(Beginning of RECORDS PROVIDED)

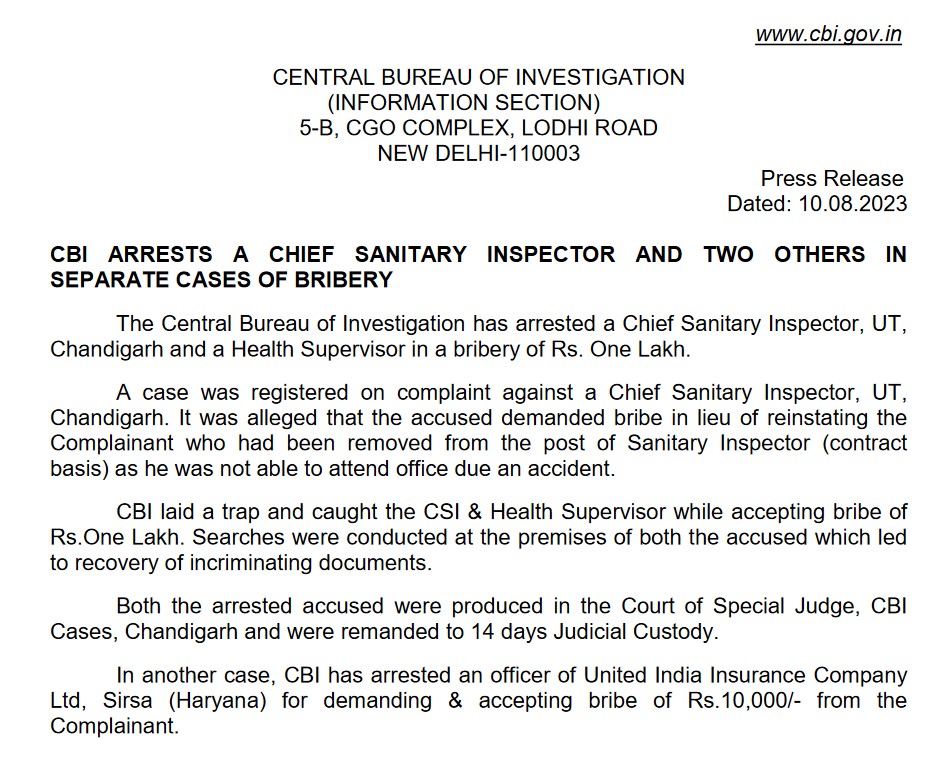 www.cbi.gov.in

CENTRAL BUREAU OF INVESTIGATION
(INFORMATION SECTION)
5-B, CGO COMPLEX, LODHI ROAD
NEW DELHI-110003

Press Release
Dated: 10.08.2023

CBI ARRESTS A CHIEF SANITARY INSPECTOR AND TWO OTHERS IN SEPARATE CASES OF BRIBERY

The Central Bureau of Investigation has arrested a Chief Sanitary Inspector, UT, Chandigarh and a Health Supervisor in a bribery of Rs. One Lakh.

A case was registered on complaint against a Chief Sanitary Inspector, UT, Chandigarh. It was alleged that the accused demanded bribe in lieu of reinstating the Complainant who had been removed from the post of Sanitary Inspector (contract basis) as he was not able to attend office due an accident.

CBI laid a trap and caught the CSI & Health Supervisor while accepting bribe of Rs.One Lakh. Searches were conducted at the premises of both the accused which led to recovery of incriminating documents.

Both the arrested accused were produced in the Court of Special Judge, CBI Cases, Chandigarh and were remanded to 14 days Judicial Custody.

In another case, CBI has arrested an officer of United India Insurance Company Ltd, Sirsa (Haryana) for demanding & accepting bribe of Rs.10,000/- from the Complainant.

(End of RECORDS PROVIDED)

Word for word, write out the lines from the top of the records above down to the line holding "The Central Bureau", inclusive, but not the pictures.

 www.cbi.gov.in

CENTRAL BUREAU OF INVESTIGATION
(INFORMATION SECTION)
5-B, CGO COMPLEX, LODHI ROAD
NEW DELHI-110003

Press Release
Dated: 10.08.2023

CBI ARRESTS A CHIEF SANITARY INSPECTOR AND TWO OTHERS IN SEPARATE CASES OF BRIBERY

The Central Bureau of Investigation has arrested a Chief Sanitary Inspector, UT, Chandigarh and a Health Supervisor in a bribery of Rs. One Lakh.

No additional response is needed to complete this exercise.